What the task requires:
Quote the entries word for word. Omit the pictures.

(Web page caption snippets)
+ + + +

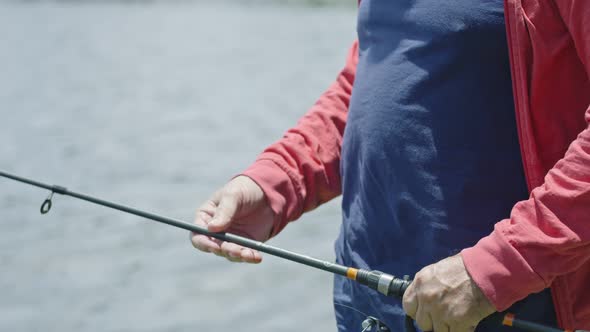 Slow Motion From Fishing Rod To Senior Man Wearing Face Mask While Fishing on Lake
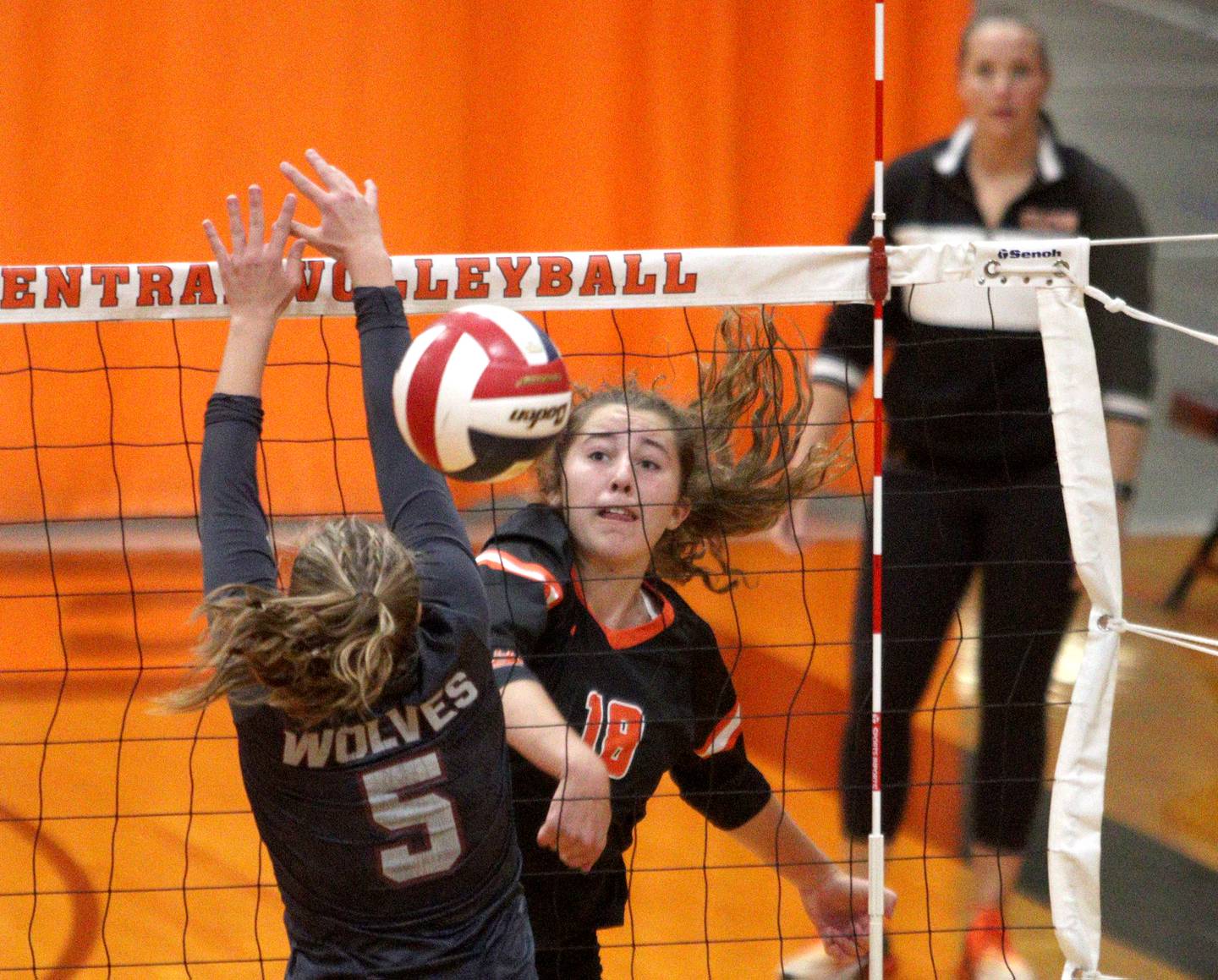 Crystal Lake Central’s Anna Starr sends the ball past Prairie Ridge’s Grace Jansen in varsity volleyball at Crystal Lake Central Thursday night.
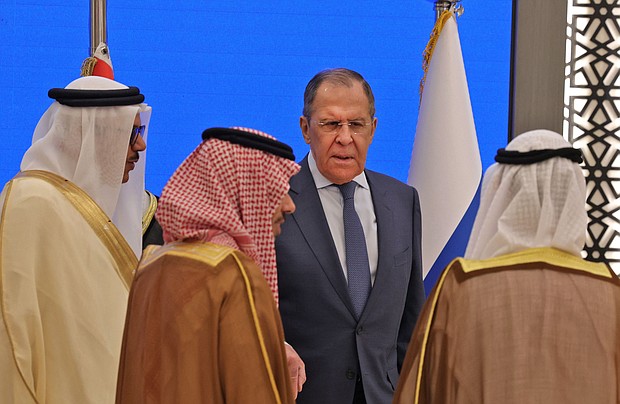Oil prices fell on June 2 on reports that OPEC could start to pump more crude to make up for a drop in Russian production caused by Western sanctions. Russian Foreign Minister Sergei Lavrov, center, is pictured visiting Saudi Arabia this week.
Mandatory Credit:	Fayez Nureldine/AFP/Getty Images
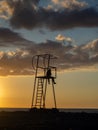 guy in a hood on a rescue tower. Silhouette of a young lonely man. Silhouette of a person looking out to sea at sunset. Royalty Free Stock Photo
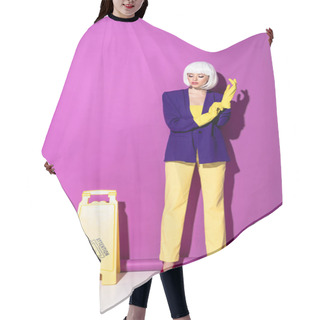 Personality  Girl In Wig Standing Near Wet Floor Sign And Putting On Rubber Gloves On Purple Background Hair Cutting Cape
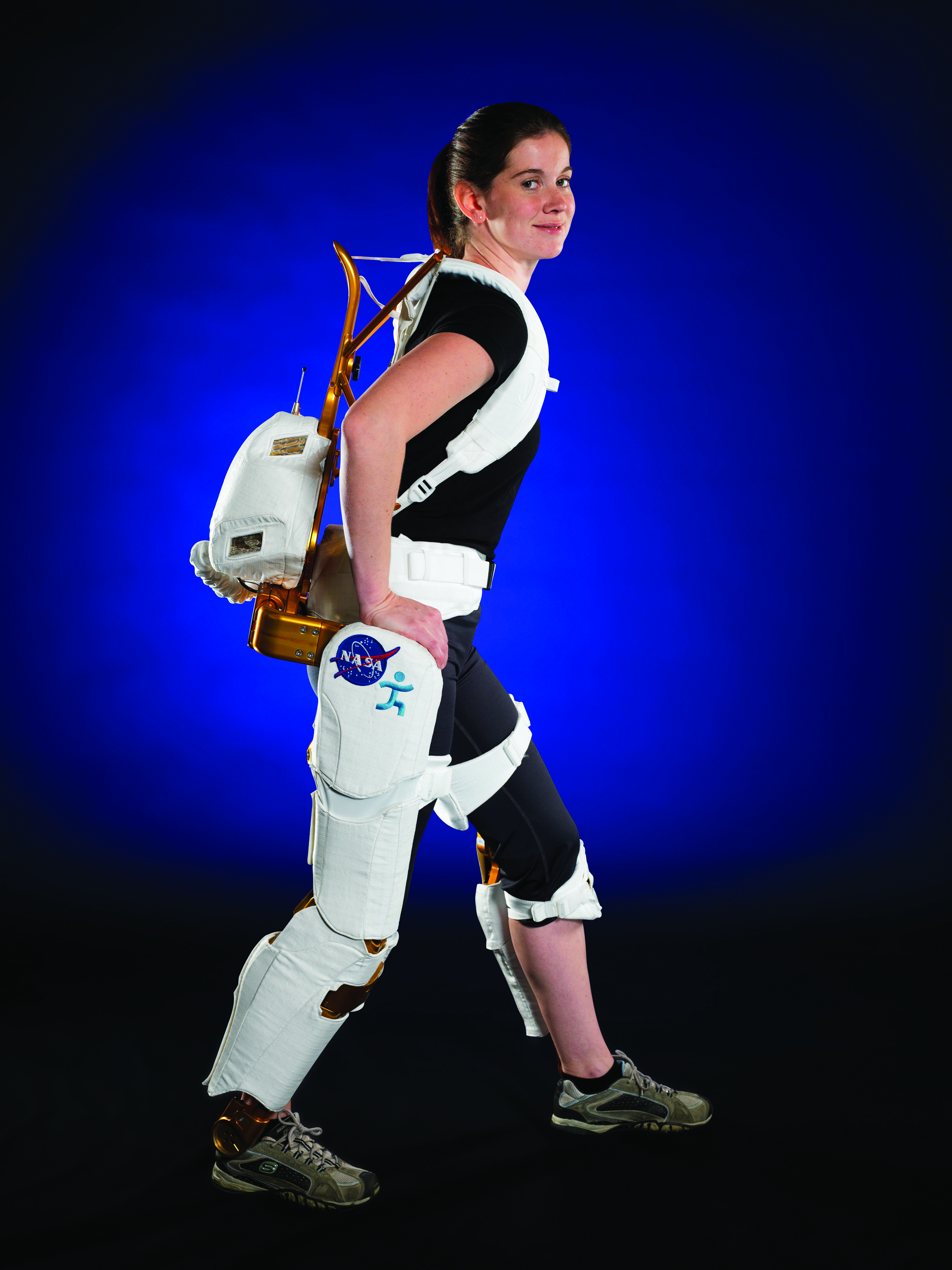 NASA Project Engineer Shelley Rea wears robotic leg harness as demonstration, which is mean for use by human paraplegics in spac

+ + + +

Reply:
 Slow Motion From Fishing Rod To Senior Man Wearing Face Mask While Fishing on Lake
 Crystal Lake Central’s Anna Starr sends the ball past Prairie Ridge’s Grace Jansen in varsity volleyball at Crystal Lake Central Thursday night.
Oil prices fell on June 2 on reports that OPEC could start to pump more crude to make up for a drop in Russian production caused by Western sanctions. Russian Foreign Minister Sergei Lavrov, center, is pictured visiting Saudi Arabia this week.
Mandatory Credit:	Fayez Nureldine/AFP/Getty Images
 guy in a hood on a rescue tower. Silhouette of a young lonely man. Silhouette of a person looking out to sea at sunset. Royalty Free Stock Photo
 Personality  Girl In Wig Standing Near Wet Floor Sign And Putting On Rubber Gloves On Purple Background Hair Cutting Cape
 NASA Project Engineer Shelley Rea wears robotic leg harness as demonstration, which is mean for use by human paraplegics in spac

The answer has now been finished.